BALANCED & UNBALANCED AUDIO SIGNALS

There’s a lot of confusion about the terms ‘balanced’ and ‘un-balanced’ in the analogue audio world. There needn’t be, as this is pretty simple. So here goes.
This balanced/unbalanced thing only applies to microphone level and line level signals… not to speaker level signals. (and what we’re saying here only applies to analogue, not digital, signals.)
When a sound is turned into an electrical signal, in an audio system, the signal shows up as some variations in the voltage between ground (earth) and the signal core of the cable. These voltages wiggle up and down. The faster they wiggle, the higher the frequency of the audio signal… and the bigger the wiggles the louder the signal. Now there are various ways of turning the original audio signal into this electrical signal…but the most commonly used is to rely on electrical induction. What happens here is that the sound is mechanically turned into the movement of a coil of wire in a magnetic field which causes an induced electrical current. (this may also be done by moving the magnet in a coil of wire…which results in the same effect) Anyway this principle is a function of the close connection between magnetism and electricity. It’s going on inside your headphones, speakers etc in reverse, turning electricity and magnetism back into sound.

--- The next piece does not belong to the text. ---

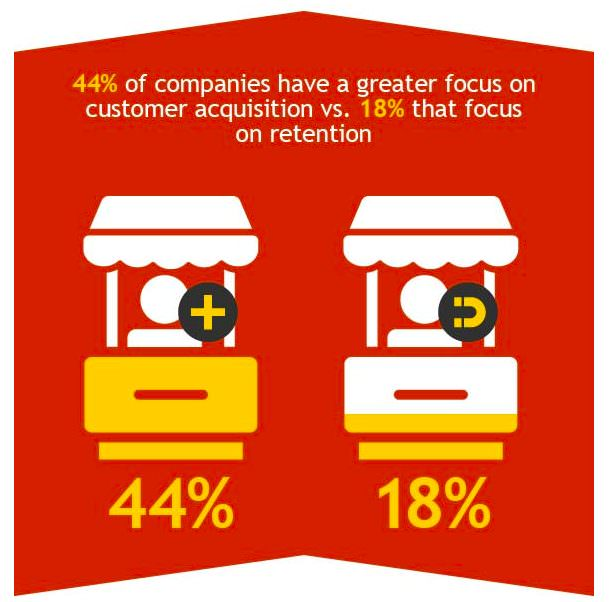 Customer acquisition retention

These little electrical wiggles are really very tiny. When they reach an amplifier they get increased in power. The basic contraption that does this is called a differential op-amp, and it amplifies (makes bigger) the difference between the signal cable and something else. In unbalanced systems the something else will be earth. This is all well and good, except for the difficulties caused by the real world. Because, you see, the real world is full of lots of electromagnetic crud. Everything around you is chucking out a horrid mish-mash of electromagnetic noise. The PC you’re sitting at is doing it, your mobile phone is doing it, the telly is doing it… even the mains cables around your building are doing it. And into this stew of noise we go and dangle a skinny little cable with our microscopic signal running down it. The induction principle we talked about above comes into play here and induction causes the undesirable noise to get superimposed on top of our audio signal. So if we do nothing about this our nice audio signal comes out at the other end of our system accompanied by hum and crackle.

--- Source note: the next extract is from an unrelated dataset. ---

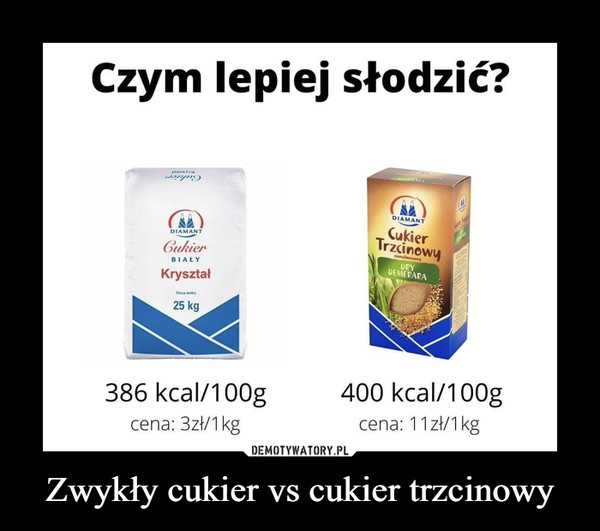 Zwykły cukier vs cukier trzcinowy –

The cable manufacturers help as best they can by wrapping the signal core of the cable in a protective screen, which is connected to earth. Unfortunately this is where the first real problem occurs. The screen, connected to earth, doesn’t pick up the induced electromagnetic junk, but the signal core does pick up what junk leaks through the screen. When we get to our differential op-amp there’s a difference between the signal core and the screen, which is amplified.
Wouldn’t it be nice if the screen and the signal core picked up the crud at the same level? Then when the amplifier received the signal there would be no ‘difference’ so nothing to amplify, just the original, clean, audio signal!
We can’t get the screen and the signal core to act the same, but we can get two identical cores inside the screen to do so. So in a balanced system we put the signal between these two cores, and wrap them in a cosy jacket of screen bonded to earth.
Now, as both cores pick up the same induced grot, the differential op-amp ‘sees’ no difference and effectively filters out the interference. Cleaner sound!
You’ll realise, of course, that balanced systems become more expensive. There’s the extra core in the cable. And all the plugs and sockets have to have three connections, one for the ‘hot’ signal, one for the signal return, and one for the screen. Usually balanced signals will go via 3 pin XLR connectors (XLR indicates screen (X), live (L), return (R). Incidentally the pins and numbered this way too. ie. X=pin 1, L=pin 2, R=pin 3. Occasionally manufacturers will use ring-tip-sleeve (sometimes known as stereo) jack plugs. If the equipment you are dealing with has connectors using phono (RCA) plugs or mono jack plugs it is running “un-balanced”. And that means that you may experience unwanted noise on your cables!